##### INFORMATION GIVEN

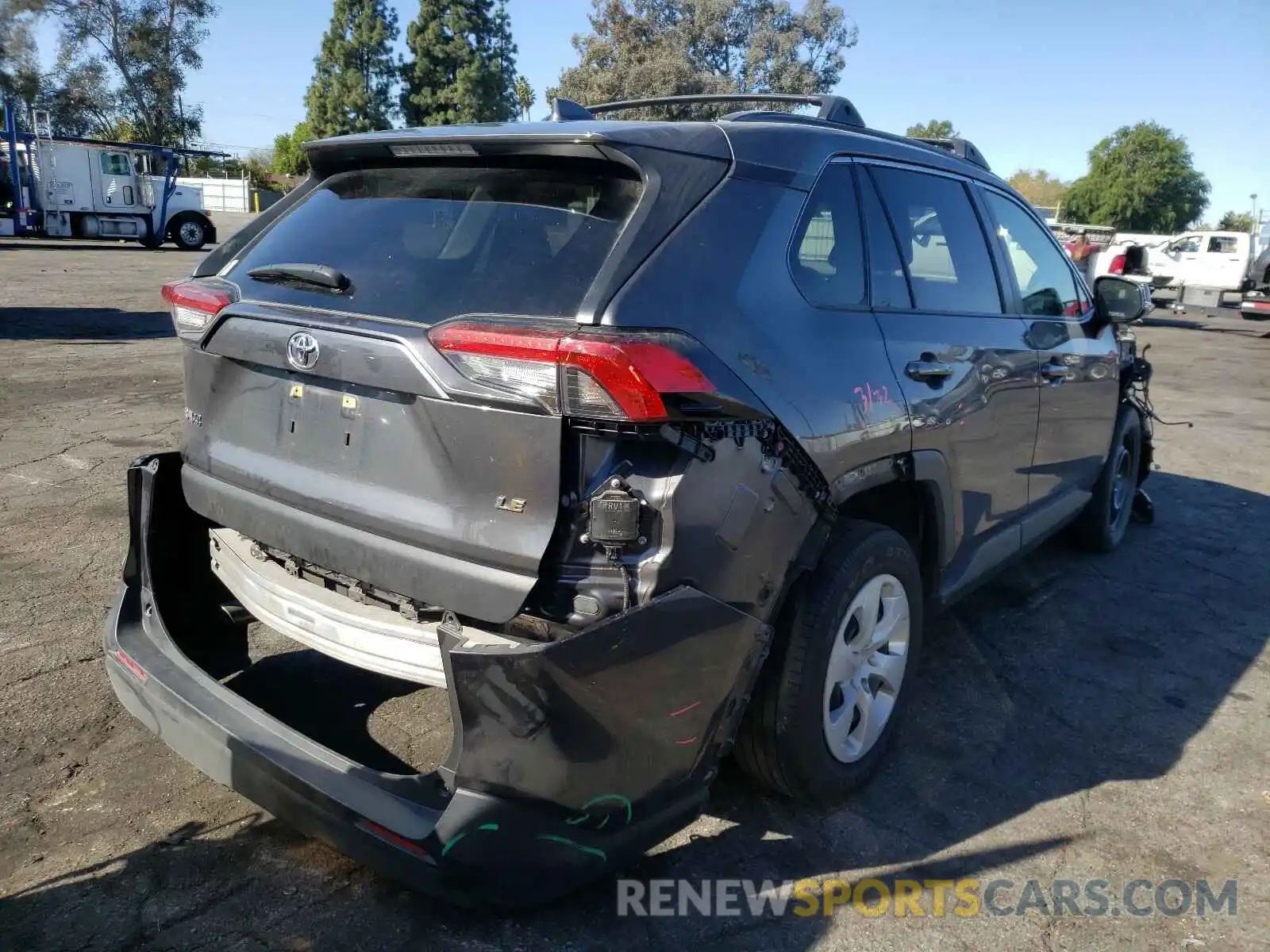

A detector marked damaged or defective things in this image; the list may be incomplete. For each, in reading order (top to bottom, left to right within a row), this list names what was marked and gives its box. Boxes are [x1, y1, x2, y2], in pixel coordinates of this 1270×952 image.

detached bumper [102, 454, 775, 908]
crushed rear bumper [102, 454, 775, 908]
damaged toyota rav4 [104, 94, 1156, 908]
cracked pavement [2, 219, 1270, 946]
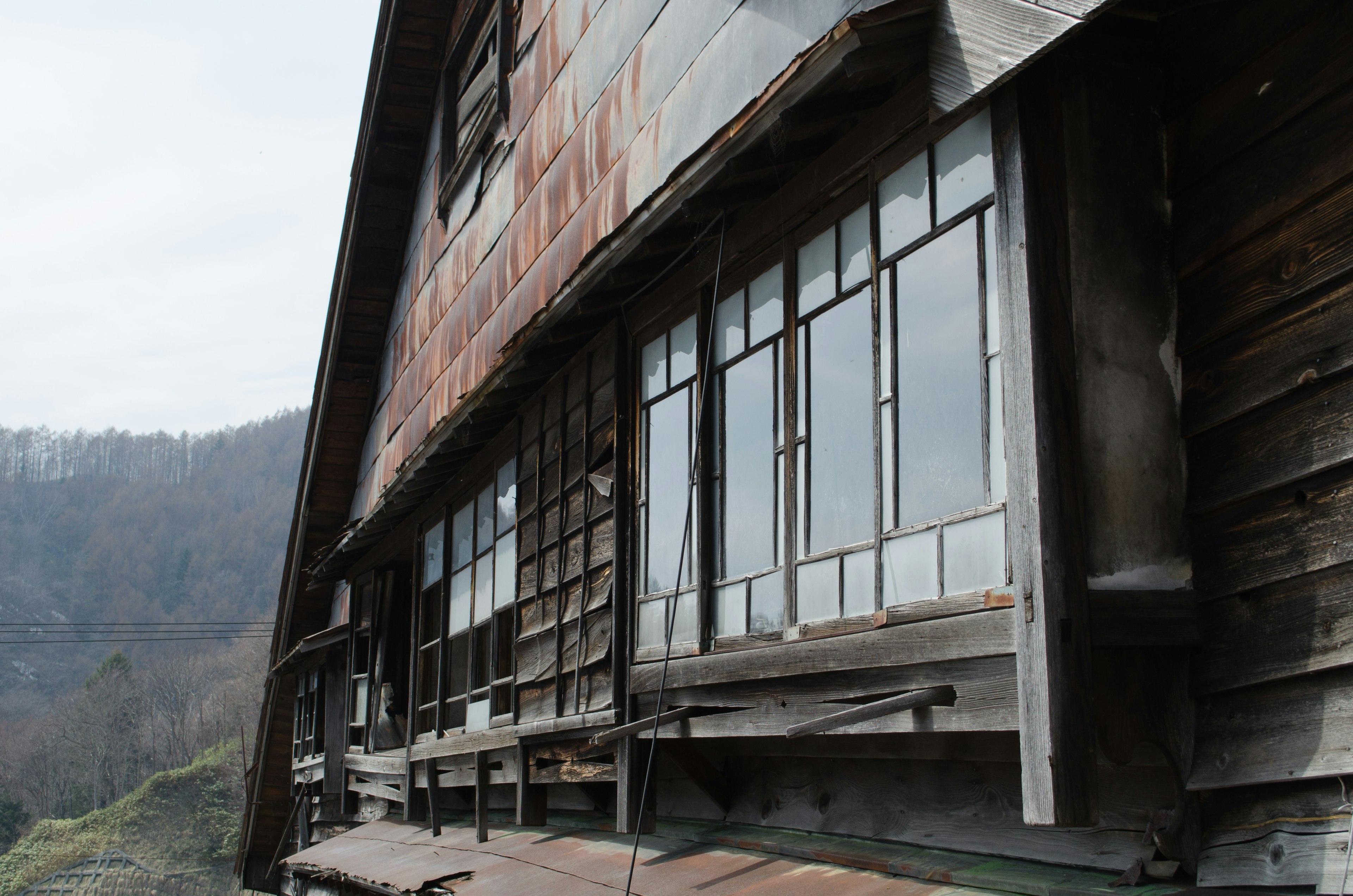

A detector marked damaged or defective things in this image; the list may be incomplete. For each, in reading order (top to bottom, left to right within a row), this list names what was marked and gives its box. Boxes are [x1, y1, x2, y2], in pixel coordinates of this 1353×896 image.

rusty roof edge [304, 17, 877, 590]
broken window pane [641, 333, 668, 401]
broken window pane [668, 315, 698, 387]
broken window pane [714, 293, 747, 368]
broken window pane [752, 264, 785, 346]
broken window pane [790, 229, 833, 315]
broken window pane [839, 203, 871, 291]
broken window pane [877, 153, 931, 258]
broken window pane [898, 218, 985, 528]
broken window pane [941, 107, 996, 224]
broken window pane [644, 387, 693, 593]
broken window pane [725, 346, 779, 579]
broken window pane [806, 291, 871, 552]
broken window pane [422, 520, 444, 590]
broken window pane [752, 571, 785, 636]
broken window pane [790, 555, 833, 625]
broken window pane [839, 552, 871, 623]
broken window pane [882, 530, 936, 606]
broken window pane [941, 512, 1006, 595]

##########

__WORK TO COMPLETE__
Copy every entry exactly, leaving out the pictures.

__YOUR SOLUTION__
A detector marked damaged or defective things in this image; the list may be incomplete. For each, in reading order (top to bottom, left to right within a row), this list names what was marked and gives its box. Boxes are [x1, y1, x2, y2], in pixel coordinates of this 1270×952 image.

detached bumper [102, 454, 775, 908]
crushed rear bumper [102, 454, 775, 908]
damaged toyota rav4 [104, 94, 1156, 908]
cracked pavement [2, 219, 1270, 946]

A detector marked damaged or defective things in this image; the list may be incomplete. For each, in reading order (top to bottom, left to right within a row), this list names what was marked and gives its box. Boxes are [x1, y1, x2, y2], in pixel coordinates of this 1353×896 image.

rusty roof edge [304, 17, 877, 590]
broken window pane [641, 333, 668, 401]
broken window pane [668, 315, 698, 387]
broken window pane [714, 293, 747, 368]
broken window pane [752, 264, 785, 346]
broken window pane [790, 229, 833, 315]
broken window pane [839, 203, 871, 291]
broken window pane [877, 153, 931, 258]
broken window pane [898, 218, 985, 528]
broken window pane [941, 107, 996, 224]
broken window pane [644, 387, 693, 593]
broken window pane [725, 346, 779, 579]
broken window pane [806, 291, 871, 552]
broken window pane [422, 520, 444, 590]
broken window pane [752, 571, 785, 636]
broken window pane [790, 555, 833, 625]
broken window pane [839, 552, 871, 623]
broken window pane [882, 530, 936, 606]
broken window pane [941, 512, 1006, 595]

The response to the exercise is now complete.